Finalize on a model once you have a evaluated the model offline and are confident that the model is doing the right thing.
- When exploring different model keep a track of which model and parameters perform the best.
- For analysis you maintain the features used, statistics about them, parameters used and the algorithm in a spreadsheet or some other doc.
Store the trained model in S3 or some other object store and expose an http endpoint to make predictions.
Run A/B tests and call in favor of the model performed as it performed really well.Hurray now you are ready to start iterating on improving the model or probably at this point you have convinced the management ML is useful and they want to use ML in most of the features in your product.

The above mentioned steps work well when there are a small number of projects and few ML engineers who are working together the bigger the team grows if we don't adapt will become frustating for ML engineers and decrease their productivity.

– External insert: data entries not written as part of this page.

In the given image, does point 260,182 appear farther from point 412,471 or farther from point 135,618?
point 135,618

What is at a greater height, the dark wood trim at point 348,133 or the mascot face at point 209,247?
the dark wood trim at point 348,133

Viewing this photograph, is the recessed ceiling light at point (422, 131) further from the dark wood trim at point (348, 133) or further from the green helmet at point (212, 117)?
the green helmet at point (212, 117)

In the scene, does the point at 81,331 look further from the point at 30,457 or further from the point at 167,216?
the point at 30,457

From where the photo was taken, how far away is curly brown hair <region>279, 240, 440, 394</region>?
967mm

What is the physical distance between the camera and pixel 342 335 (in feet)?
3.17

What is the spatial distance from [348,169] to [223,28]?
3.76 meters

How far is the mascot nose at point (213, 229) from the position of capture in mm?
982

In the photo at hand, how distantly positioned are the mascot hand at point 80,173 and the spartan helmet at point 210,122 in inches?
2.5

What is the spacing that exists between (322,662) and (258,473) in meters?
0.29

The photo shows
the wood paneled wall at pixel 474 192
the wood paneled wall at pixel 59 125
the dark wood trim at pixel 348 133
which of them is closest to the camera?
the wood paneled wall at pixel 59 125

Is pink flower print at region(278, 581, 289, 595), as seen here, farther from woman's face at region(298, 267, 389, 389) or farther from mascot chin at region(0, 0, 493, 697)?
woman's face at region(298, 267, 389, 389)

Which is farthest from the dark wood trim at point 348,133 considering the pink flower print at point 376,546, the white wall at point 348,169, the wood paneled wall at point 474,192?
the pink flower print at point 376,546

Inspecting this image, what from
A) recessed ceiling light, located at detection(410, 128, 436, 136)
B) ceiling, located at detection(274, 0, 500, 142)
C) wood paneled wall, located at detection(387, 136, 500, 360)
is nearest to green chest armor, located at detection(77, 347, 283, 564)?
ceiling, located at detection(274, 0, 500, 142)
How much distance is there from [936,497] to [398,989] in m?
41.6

Depending on what stage of the company you are in you might allocate a separate team to build out some internal tool to manage the ML workflows or if you are don't have enough resources you stick with the existing process but slow down your iteration speed. Everything comes with a tradeoff and the final outcome depends on what you think is good for the team in the long run.

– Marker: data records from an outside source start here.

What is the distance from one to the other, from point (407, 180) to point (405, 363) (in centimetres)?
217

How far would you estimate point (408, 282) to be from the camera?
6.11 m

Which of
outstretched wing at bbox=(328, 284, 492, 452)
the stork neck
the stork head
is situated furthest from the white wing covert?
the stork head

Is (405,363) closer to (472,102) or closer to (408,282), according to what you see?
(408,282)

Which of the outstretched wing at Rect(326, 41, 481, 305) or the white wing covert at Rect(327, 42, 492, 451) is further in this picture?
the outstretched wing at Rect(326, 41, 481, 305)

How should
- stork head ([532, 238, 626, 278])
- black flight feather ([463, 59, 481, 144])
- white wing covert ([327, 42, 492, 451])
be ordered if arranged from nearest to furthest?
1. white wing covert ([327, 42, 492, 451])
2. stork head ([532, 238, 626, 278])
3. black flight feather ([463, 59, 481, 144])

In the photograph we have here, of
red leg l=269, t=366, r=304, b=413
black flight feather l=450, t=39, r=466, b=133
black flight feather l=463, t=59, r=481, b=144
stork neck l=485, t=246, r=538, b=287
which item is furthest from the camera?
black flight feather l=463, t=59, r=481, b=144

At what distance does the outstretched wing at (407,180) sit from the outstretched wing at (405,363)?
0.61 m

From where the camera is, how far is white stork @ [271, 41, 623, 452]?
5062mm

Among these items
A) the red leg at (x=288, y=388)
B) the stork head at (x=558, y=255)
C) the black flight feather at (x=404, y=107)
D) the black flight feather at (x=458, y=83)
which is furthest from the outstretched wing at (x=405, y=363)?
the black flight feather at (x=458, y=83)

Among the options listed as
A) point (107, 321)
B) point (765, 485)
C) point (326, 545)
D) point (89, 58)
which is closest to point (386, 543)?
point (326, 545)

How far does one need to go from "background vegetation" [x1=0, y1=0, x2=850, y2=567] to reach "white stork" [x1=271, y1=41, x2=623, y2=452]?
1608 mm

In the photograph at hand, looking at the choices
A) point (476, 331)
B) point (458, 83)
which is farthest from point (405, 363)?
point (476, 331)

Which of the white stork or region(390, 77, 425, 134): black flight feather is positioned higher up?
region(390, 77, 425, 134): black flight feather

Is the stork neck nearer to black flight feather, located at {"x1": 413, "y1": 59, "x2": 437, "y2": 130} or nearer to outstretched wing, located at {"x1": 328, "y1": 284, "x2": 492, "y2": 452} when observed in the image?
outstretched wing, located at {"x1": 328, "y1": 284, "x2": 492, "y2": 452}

If the above seems daunting to you at least you can be happy you are not alone. That is where AWS sagemaker shines.

How does AWS Sagemaker ML Workflows

Let's look at a ML Model Lifecycle and see what tools AWS Sagemaker Provide.

Exploration

Every project startd with exploring the data we have at hand. It could either be through Jupyter Notebooks, RStudio or any other framework for that matter.

AWS Sagemaker provides managed notebook that support python or R environments. At this point many are wondering what is so different about this? We could install it locally on a laptop right? And the answer is yes you can. This works well with smaller datasets and when the Algorithms are not super CPU heavy.

AWS sagemaker allows you to start the notebook with many different Instances types. That means you can start with a smaller dataset and once you have the model ready you could just change the instance type and rebuild the model with a large dataset. This is not possible to do on your laptop and you will need to work with your infra team to get a bigger instance, manage dependencies, deploy and train the model there. Any step there after will slow you down.

Also sagemaker comes with many machine learning frameworks preinstalled and you don't need to worry about managing any dependencies.

Everything is good till now but you still want some custom package which you love. Sure there are way to install those packages. Every notebook has a virtual environment backing it so you could very well do

!pip install awesome-package

in the jupter cell or hook on to the lifecycle configuration that allow you to install packages at notebook creation time.

Model Exploration

Amazon Prebuilt Models
- In the next stage you are looking for a way to build a model and AWS sagemaker provide many algorithms that are already built and all you need to do is provide data and train the model. More on this here Built in Algorithms
Script Mode
- In this method you could write your own model and pass that training script to the AWS sagameker abstraction and you will be able to customize how the model should work. This is the best method if you want to stick with the existing machine learning libraries. More on this here
Bring your own model
- This gives the most control but also need the most work

Metric and Artifact Management

AWS Sagemaker has a component called Sagemaker Experiments that allows you to track any metadata for a given training run. The metadata can be

Parameters
Any artifacts like some stats about the features
Data inputs and the path where they are stored.
Metric for every run. Can be AUC, Log Loss or any other metric that can be parsed as a regex. More on that Sagemaker Experiments

Model Deployment and AutoScaling

Building model is one part of the puzzle but for it to be useful the same needs to be deployed, made scalable and managed. As you can guess AWS sagemaker provides simpler way to deploy model and not worry about how to do it.